■ **What to do**
1 > Answer these questions from the review of The Waterproof Bible, one line each:
(a) Which publisher released the book, and on what date?
(b) To which city does Lisa's husband fly instead of attending the funeral?
(c) What is Stewart building on the Prairies?
2 > Please extract the passage from the review of The Waterproof Bible starting with "Lisa’s brother-in-law Stewart" and going on through "book of 2010.", word for word.

■ **Excerpt**
-- Opening Marker --

A magical story of love and the isolation that defines the modern condition - Andrew Kaufman pulls off the near impossible and creates a wholly original allegorical tale that is both emotionally resonant and outlandishly fun.

Rebecca Reynolds is a young woman with a most unusual and inconvenient problem: no matter how hard she tries, she can’t stop her emotions from escaping her body and entering the world around her. Luckily she’s developed a nifty way to trap and store her powerful emotions in personal objects - but how many shoeboxes can a girl fill before she feels crushed by her past?

Three events force Rebecca to change her ways: the unannounced departure of her husband, Stewart; the sudden death of Lisa, her musician sister; and, while on her way to Lisa’s funeral, a near-crash with what appears to be a giant frogwoman recklessly speeding in a Honda Civic.

Meanwhile, Lisa’s inconsolable husband skips the funeral and flies to Winnipeg where he begins a bizarre journey that strips him of everything before he can begin to see a way through his grief… all with the help of a woman who calls herself God.

What the hell, right?

This is a book about what we think about before we die: who has a score to settle, who needs to say farewell, who needs forgiveness, who needs forgetfulness. In the case of The Waterproof Bible the characters are all tied in some way to the death of Lisa.

Lisa’s husband Lewis needs to deal with his grief through flight. Flight in a twofold way in that he chooses flight vs. fight and flight as in he jumps on an airplane to get far away. Far away from himself, I believe.

Lisa’s sister Rebecca has so much emotion that she doesn’t know what to do with it. She’s a woman with a lot of baggage. As she physically and metaphorically lets go, she’s able to come to terms with herself. 

Lisa’s brother-in-law Stewart is estranged from Rebecca and is living somewhere in the middle of the Prairies, where he’s building a boat. Landlocked and oh so misguided, or so it seems.

Margaret and Aby are two Aquatics whose lives intersect with the other three. Aquatics are those who are meant to live underwater, according to the laws of the Aquatic Bible. But Margaret has chosen another path, much to the chagrin of her daughter Aby who, in making her way to her mother’s home on the Prairies, has a run-in (in the literal sense) with Rebecca and Lewis. Oh and Margaret runs the hotel where Stewart works and is building the boat.

I know it’s all bizarre, but truly, this is my favourite book of 2010.

Kaufman writes literary fantasy the way that Gabriel Garcia Marquez writes magical realism. Where indeed is the line? The Waterproof Bible is a crazy, magical story of love—the beginning, middle and end—and life—the beginning, middle and end. I loved it.

Andrew Kaufman’s writing is completely sensible, even with the greenskined Aquatics floating around on the Prairies. Andrew, thank you so very much for giving us a second book that rivals the first. It’s lovely and brilliant.

I hardly even re-read books, but this one is back in the nightstand pile.


The Waterproof Bible by Andrew Kaufman
Published by Random House in ebook and hardcover on Feb 23, 2010.

Thank you for the advance copy!

I was once an English and literature major, but hardly ever read novels anymore. If this is, as you suggest, even remotely comparable to the magicalness and beauty of Gabriel Garcia Marquez (one of the few authors I have read and reread many times), then I might go back to literature. Thanks!

This actually sounds very intriguing. I’m not a big reader either but when I see something that catches my eye I can blow through it quick. Coming from you, I may go out and get it.

Yes please do! Kaufman is worth reading.

Tony, I would suggest going out and picking this up. You won’t regret it. I promise you that.

-- Closing Marker --

■ **Supplied information**
-- Opening Marker --

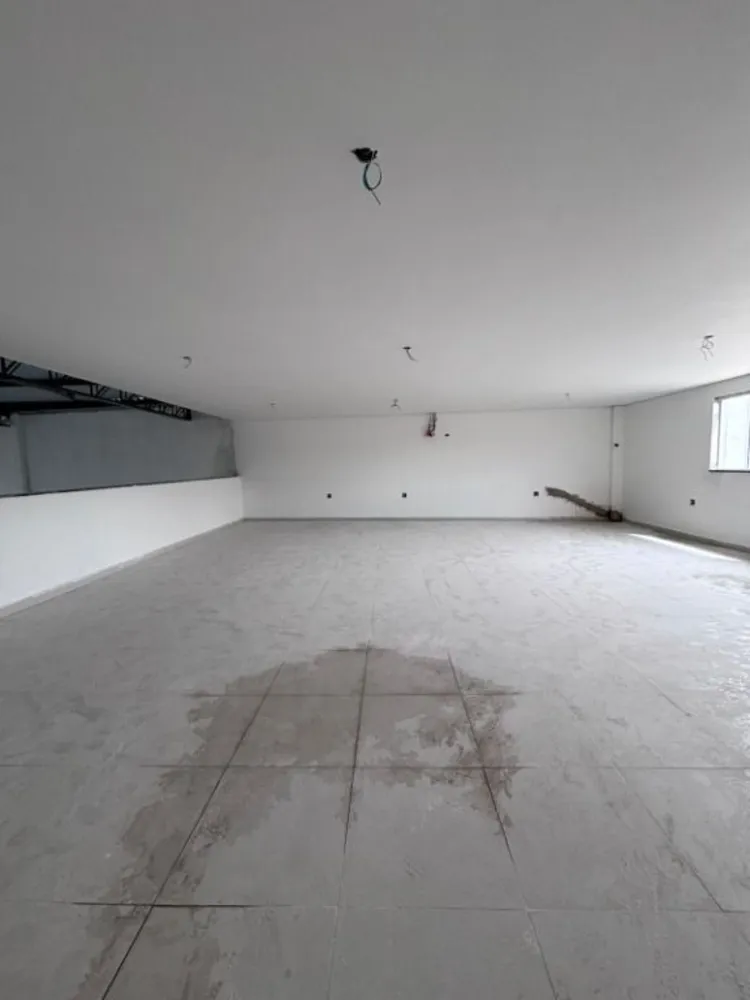 Depósito-Galpão, 493 m² - Foto 15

-- Closing Marker --

■ **Results of the exercise**
1 >
(a) Random House, on Feb 23, 2010.
(b) Winnipeg.
(c) A boat.

2 >
Lisa’s brother-in-law Stewart is estranged from Rebecca and is living somewhere in the middle of the Prairies, where he’s building a boat. Landlocked and oh so misguided, or so it seems.

Margaret and Aby are two Aquatics whose lives intersect with the other three. Aquatics are those who are meant to live underwater, according to the laws of the Aquatic Bible. But Margaret has chosen another path, much to the chagrin of her daughter Aby who, in making her way to her mother’s home on the Prairies, has a run-in (in the literal sense) with Rebecca and Lewis. Oh and Margaret runs the hotel where Stewart works and is building the boat.

I know it’s all bizarre, but truly, this is my favourite book of 2010.